• **WORK TO COMPLETE**
Set down, word for word, the stretch of lines from the one containing "In the photograph, does point" to the end of the records below.

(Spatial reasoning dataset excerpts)
======

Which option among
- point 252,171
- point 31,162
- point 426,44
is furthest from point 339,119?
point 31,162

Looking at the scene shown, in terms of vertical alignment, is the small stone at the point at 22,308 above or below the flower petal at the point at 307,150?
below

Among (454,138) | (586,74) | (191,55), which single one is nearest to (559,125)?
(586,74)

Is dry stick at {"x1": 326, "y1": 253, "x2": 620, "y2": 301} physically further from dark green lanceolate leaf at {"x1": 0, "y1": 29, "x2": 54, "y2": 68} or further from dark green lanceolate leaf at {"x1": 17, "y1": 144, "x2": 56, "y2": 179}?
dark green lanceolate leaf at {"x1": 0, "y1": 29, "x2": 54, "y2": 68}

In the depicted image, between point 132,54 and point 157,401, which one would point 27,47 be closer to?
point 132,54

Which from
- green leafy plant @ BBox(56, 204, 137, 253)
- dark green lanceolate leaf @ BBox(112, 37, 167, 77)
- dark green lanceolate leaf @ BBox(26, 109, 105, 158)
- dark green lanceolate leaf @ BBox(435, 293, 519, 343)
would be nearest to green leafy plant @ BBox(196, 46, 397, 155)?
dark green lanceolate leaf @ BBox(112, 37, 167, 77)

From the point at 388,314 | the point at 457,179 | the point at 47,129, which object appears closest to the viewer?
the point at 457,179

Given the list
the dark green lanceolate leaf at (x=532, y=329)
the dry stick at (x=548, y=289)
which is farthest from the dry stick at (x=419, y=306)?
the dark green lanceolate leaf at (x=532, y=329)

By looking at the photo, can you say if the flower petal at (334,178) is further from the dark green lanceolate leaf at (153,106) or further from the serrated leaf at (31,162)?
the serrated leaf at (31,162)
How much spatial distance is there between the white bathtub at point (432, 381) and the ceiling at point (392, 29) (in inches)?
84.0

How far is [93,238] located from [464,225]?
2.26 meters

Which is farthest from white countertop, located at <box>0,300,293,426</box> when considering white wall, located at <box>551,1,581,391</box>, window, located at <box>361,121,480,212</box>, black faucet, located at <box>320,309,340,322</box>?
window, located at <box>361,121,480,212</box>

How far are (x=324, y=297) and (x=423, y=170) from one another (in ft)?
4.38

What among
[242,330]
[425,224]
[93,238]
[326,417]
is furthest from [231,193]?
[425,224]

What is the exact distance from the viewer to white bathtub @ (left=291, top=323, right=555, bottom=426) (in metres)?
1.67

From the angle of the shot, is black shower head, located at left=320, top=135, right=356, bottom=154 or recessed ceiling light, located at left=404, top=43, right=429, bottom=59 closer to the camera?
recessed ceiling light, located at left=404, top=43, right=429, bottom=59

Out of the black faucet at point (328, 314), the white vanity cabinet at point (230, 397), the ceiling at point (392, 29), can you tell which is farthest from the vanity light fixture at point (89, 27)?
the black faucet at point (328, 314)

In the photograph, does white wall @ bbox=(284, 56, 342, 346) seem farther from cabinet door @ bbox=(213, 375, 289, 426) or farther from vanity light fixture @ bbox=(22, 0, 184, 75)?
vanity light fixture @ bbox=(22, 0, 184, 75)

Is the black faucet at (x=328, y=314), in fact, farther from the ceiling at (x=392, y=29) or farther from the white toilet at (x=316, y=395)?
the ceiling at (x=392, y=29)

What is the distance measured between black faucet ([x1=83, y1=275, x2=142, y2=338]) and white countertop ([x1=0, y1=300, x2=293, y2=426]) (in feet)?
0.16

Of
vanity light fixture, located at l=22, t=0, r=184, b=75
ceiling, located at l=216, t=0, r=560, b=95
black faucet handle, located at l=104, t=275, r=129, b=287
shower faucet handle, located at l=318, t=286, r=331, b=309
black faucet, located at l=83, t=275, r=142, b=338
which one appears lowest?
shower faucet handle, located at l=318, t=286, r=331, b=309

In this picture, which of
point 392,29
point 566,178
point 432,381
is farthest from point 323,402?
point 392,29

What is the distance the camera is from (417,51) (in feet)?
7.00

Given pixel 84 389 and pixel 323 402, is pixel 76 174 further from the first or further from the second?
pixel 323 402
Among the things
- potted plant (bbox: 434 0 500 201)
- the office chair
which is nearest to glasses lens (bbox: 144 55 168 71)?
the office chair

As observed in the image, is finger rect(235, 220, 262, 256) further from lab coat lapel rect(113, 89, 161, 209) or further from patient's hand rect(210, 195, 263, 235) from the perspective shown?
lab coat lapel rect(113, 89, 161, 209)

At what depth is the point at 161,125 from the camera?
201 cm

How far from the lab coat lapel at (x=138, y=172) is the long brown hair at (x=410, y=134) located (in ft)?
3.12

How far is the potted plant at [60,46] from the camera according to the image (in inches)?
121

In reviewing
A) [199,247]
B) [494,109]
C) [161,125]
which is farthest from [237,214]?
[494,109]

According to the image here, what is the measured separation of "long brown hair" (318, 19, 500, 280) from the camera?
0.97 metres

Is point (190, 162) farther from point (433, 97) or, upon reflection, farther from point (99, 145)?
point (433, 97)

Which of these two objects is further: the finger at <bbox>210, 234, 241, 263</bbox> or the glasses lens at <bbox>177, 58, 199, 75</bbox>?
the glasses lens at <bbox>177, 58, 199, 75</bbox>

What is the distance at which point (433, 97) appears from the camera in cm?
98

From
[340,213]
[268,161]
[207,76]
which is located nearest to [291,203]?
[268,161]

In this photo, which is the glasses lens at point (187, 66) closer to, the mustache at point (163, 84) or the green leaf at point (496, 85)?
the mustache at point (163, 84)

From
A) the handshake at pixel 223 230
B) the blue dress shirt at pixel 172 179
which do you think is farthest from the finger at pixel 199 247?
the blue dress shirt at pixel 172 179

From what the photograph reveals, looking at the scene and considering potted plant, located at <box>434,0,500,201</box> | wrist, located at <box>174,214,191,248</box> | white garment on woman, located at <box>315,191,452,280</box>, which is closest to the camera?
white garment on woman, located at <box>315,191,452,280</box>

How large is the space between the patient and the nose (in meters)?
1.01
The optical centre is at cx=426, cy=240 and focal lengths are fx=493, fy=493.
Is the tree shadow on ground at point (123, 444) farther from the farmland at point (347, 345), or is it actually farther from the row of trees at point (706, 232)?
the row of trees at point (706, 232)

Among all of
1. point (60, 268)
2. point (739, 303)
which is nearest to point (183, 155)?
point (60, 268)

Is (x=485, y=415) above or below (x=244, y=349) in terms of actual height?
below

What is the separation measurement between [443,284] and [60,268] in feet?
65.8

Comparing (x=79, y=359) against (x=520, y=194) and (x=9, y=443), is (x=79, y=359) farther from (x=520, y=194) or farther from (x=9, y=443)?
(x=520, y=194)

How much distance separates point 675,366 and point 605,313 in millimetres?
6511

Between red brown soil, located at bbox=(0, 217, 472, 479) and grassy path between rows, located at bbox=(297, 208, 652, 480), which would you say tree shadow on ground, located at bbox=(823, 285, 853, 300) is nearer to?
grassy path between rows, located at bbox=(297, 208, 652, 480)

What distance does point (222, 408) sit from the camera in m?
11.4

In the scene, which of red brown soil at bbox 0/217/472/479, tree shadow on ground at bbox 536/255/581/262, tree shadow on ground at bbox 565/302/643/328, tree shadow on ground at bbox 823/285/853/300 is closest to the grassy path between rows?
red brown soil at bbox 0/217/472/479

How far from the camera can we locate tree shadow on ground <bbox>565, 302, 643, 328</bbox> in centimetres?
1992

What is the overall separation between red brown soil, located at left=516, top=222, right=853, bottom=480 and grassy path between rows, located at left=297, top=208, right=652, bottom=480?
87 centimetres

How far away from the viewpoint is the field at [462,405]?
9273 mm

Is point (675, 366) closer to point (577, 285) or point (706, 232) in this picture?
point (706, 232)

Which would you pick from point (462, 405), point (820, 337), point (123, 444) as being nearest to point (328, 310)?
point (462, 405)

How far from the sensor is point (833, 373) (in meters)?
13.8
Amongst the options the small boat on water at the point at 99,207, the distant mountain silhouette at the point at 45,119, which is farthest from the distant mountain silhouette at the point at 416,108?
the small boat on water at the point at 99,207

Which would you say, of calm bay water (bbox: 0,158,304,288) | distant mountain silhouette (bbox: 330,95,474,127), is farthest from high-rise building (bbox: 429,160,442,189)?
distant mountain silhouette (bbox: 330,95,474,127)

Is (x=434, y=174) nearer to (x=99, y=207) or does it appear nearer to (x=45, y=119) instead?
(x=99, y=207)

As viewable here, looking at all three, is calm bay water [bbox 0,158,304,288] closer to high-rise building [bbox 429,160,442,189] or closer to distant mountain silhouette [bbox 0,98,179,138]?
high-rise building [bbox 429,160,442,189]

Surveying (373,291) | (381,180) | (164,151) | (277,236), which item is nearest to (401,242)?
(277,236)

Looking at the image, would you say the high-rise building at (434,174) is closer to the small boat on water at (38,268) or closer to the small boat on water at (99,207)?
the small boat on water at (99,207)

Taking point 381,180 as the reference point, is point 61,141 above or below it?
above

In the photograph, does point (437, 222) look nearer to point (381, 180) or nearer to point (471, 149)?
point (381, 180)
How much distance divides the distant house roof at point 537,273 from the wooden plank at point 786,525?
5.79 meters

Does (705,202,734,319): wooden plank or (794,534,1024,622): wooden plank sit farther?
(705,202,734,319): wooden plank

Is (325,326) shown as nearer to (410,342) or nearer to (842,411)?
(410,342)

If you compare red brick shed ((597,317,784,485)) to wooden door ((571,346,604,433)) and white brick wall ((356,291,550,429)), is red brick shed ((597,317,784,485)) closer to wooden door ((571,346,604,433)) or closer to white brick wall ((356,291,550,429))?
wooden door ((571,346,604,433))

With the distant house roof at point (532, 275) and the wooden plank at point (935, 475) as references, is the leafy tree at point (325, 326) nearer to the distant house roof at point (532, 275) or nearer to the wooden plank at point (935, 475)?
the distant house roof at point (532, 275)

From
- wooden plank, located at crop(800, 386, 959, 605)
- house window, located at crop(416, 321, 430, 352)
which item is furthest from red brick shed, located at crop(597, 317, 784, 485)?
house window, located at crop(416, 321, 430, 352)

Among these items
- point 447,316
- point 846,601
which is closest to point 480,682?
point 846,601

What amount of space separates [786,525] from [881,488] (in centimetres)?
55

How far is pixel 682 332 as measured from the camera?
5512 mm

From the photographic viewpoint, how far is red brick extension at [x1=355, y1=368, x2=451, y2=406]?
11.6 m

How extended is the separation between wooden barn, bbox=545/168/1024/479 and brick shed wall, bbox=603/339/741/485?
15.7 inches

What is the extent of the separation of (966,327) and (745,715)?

======

• **THE RESULT**
In the photograph, does point (437, 222) look nearer to point (381, 180) or nearer to point (471, 149)?
point (381, 180)
How much distance divides the distant house roof at point 537,273 from the wooden plank at point 786,525?
5.79 meters

Does (705,202,734,319): wooden plank or (794,534,1024,622): wooden plank sit farther?
(705,202,734,319): wooden plank

Is (325,326) shown as nearer to (410,342) or nearer to (842,411)?
(410,342)

If you compare red brick shed ((597,317,784,485)) to wooden door ((571,346,604,433)) and white brick wall ((356,291,550,429)), is red brick shed ((597,317,784,485)) closer to wooden door ((571,346,604,433)) or closer to white brick wall ((356,291,550,429))?
wooden door ((571,346,604,433))

With the distant house roof at point (532, 275) and the wooden plank at point (935, 475) as references, is the leafy tree at point (325, 326) nearer to the distant house roof at point (532, 275) or nearer to the wooden plank at point (935, 475)?
the distant house roof at point (532, 275)

From
- wooden plank, located at crop(800, 386, 959, 605)
- house window, located at crop(416, 321, 430, 352)
which item is furthest from red brick shed, located at crop(597, 317, 784, 485)?
house window, located at crop(416, 321, 430, 352)

Among these items
- point 447,316
- point 846,601
which is closest to point 480,682?
point 846,601

What amount of space separates [786,525] from [881,488] (in centimetres)?
55

How far is pixel 682 332 as measured from the camera?
5512 mm

From the photographic viewpoint, how far is red brick extension at [x1=355, y1=368, x2=451, y2=406]?
11.6 m

How extended is the separation between wooden barn, bbox=545/168/1024/479 and brick shed wall, bbox=603/339/741/485?
15.7 inches

What is the extent of the separation of (966,327) and (745,715)?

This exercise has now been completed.